### [Page text]
^^^^

Unicon Marathon Race Details

Unicycling

For the past two weeks I was participating in Unicon 15, the bi-annual unicycle convention held in Wellington, New Zealand. Unicon is also known as the Unicycle World Championships.

This is the first time that I have ever gone, and and I had a very exciting and fun time. First of all, it was in New Zealand, a beautiful place I have been dying to go to for quite a few years. But even more exciting was that I actually won a very tough race to become the marathon world champion, riding 27 miles in gale force winds with lots of climbing and fast descents. I already posted a few pictures that Jeff Wilton took at the end of the race, but I also wanted to document my experience so I wouldn’t forget what happened. The Unicon website already has a good writeup, mainly focused on the local rider, Ken Looi: http://www.uniconxv.co.nz/2010/01/07/looi-wins-bronze-in-unicycle-marathon/

The Raceway

The race had a tough layout that included a large hill climb, a gravel path, lots of tough turns, and a small downhill paved (but bumpy) walking/bike pathway that was barely wide enough for two cycles. Oh, and lots of wind.

Here is the overall race layout, ran counter-clockwise (correction from Tom) with left hand turns on the left side of the road (open to traffic). The little green dot is the starting point, which was downwind and flat:

Screen shot 2010-01-07 at 6.46.21 PM.png

The hill started after the 90 degree turn at the bottom of the map, heading back north all the way to the next right hand turn past the prison. Here’s the elevation profile for more details:

Screen shot 2010-01-07 at 6.45.59 PM.png

The Race

I had a good seed for the race, since I placed 2nd in the 10km behind Scott Wilton. This allowed me to pull out front early on, and start to set a pace. Unfortunately, there were two speed bumps shortly after the start which slowed me down. I took the first one conservatively and it went quite well, so I figured I would hit the second one at a faster speed (about 18 mph) and not even slow down, but I quick learned this was a major mistake. It was a bit steeper than the first and actually launched me a foot or two into the air. I thought I was going to smoothly land it as the wheel did a loud “squeek” when it hit the ground, but I couldn’t control the force and I was promptly thrown off. Luckily I ran it out, but my worries quickly switched over to someone else behind me running over my unicycle and causing a major pileup. Everyone was quite skilled, and maneuvered around my uni as it was skidding across the ground, and all was clear.  I immediately downshifted my geared uni by hand, hopped back on and realized my handlebar was majorly tweaked to one side. A couple of whacks with my hand straightened it out, and I was shortly back on my way in about 7th or 8th place pumping my legs to catch back up to a group of 3 or 4 leaders.

I slowly moved forward catching back up to the leaders and then settled behind Jan L. from Germany. He took the first sharp left turn a little wide, and I cut in tighter and took the lead up the first hill. I didn’t maintain the lead very long, as everyone else is a lot stronger at climbing. I was soon passed by Ken, Jan, Dave, Sam and Martin as they all flew up the hill. I took it easy and just climbed on up at a steady pace in low gear on my 36 until I hit the top of the hill by the Prison.

^^^^

### [Tasks to complete]
**1)** From the Unicon marathon post, return the passage starting with "The Raceway" and going on through "lots of wind.".
**2)** Please recast every line of the entries below as a Markdown table with the columns Row and Line, leaving out blank lines and the pictures.
The Unicon marathon post and the entries have nothing to do with each other.

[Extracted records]
^^^^

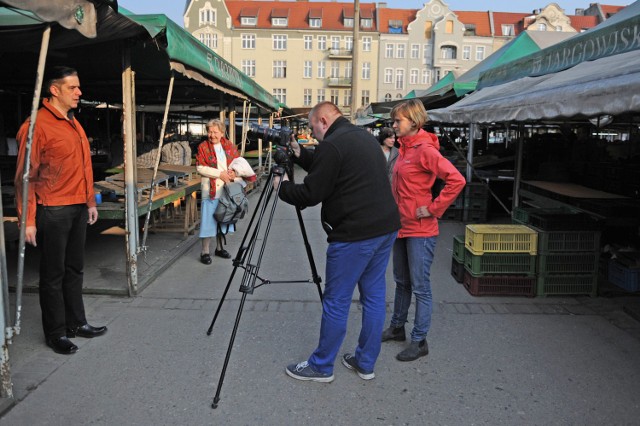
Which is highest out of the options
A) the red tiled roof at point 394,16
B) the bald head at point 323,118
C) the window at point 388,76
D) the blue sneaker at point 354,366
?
the red tiled roof at point 394,16

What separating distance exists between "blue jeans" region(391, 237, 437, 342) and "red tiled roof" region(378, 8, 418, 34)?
190 ft

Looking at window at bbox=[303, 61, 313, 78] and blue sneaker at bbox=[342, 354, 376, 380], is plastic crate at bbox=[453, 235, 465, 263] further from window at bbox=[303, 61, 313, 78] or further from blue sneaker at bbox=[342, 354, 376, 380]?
window at bbox=[303, 61, 313, 78]

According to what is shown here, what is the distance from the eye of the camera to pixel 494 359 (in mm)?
3811

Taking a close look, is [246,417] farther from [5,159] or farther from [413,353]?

^^^^

### [Results in order]
**1)**
The Raceway

The race had a tough layout that included a large hill climb, a gravel path, lots of tough turns, and a small downhill paved (but bumpy) walking/bike pathway that was barely wide enough for two cycles. Oh, and lots of wind.

**2)**
| Row | Line |
|---|---|
| 1 | Which is highest out of the options |
| 2 | A) the red tiled roof at point 394,16 |
| 3 | B) the bald head at point 323,118 |
| 4 | C) the window at point 388,76 |
| 5 | D) the blue sneaker at point 354,366 |
| 6 | ? |
| 7 | the red tiled roof at point 394,16 |
| 8 | What separating distance exists between "blue jeans" region(391, 237, 437, 342) and "red tiled roof" region(378, 8, 418, 34)? |
| 9 | 190 ft |
| 10 | Looking at window at bbox=[303, 61, 313, 78] and blue sneaker at bbox=[342, 354, 376, 380], is plastic crate at bbox=[453, 235, 465, 263] further from window at bbox=[303, 61, 313, 78] or further from blue sneaker at bbox=[342, 354, 376, 380]? |
| 11 | window at bbox=[303, 61, 313, 78] |
| 12 | According to what is shown here, what is the distance from the eye of the camera to pixel 494 359 (in mm)? |
| 13 | 3811 |
| 14 | Taking a close look, is [246,417] farther from [5,159] or farther from [413,353]? |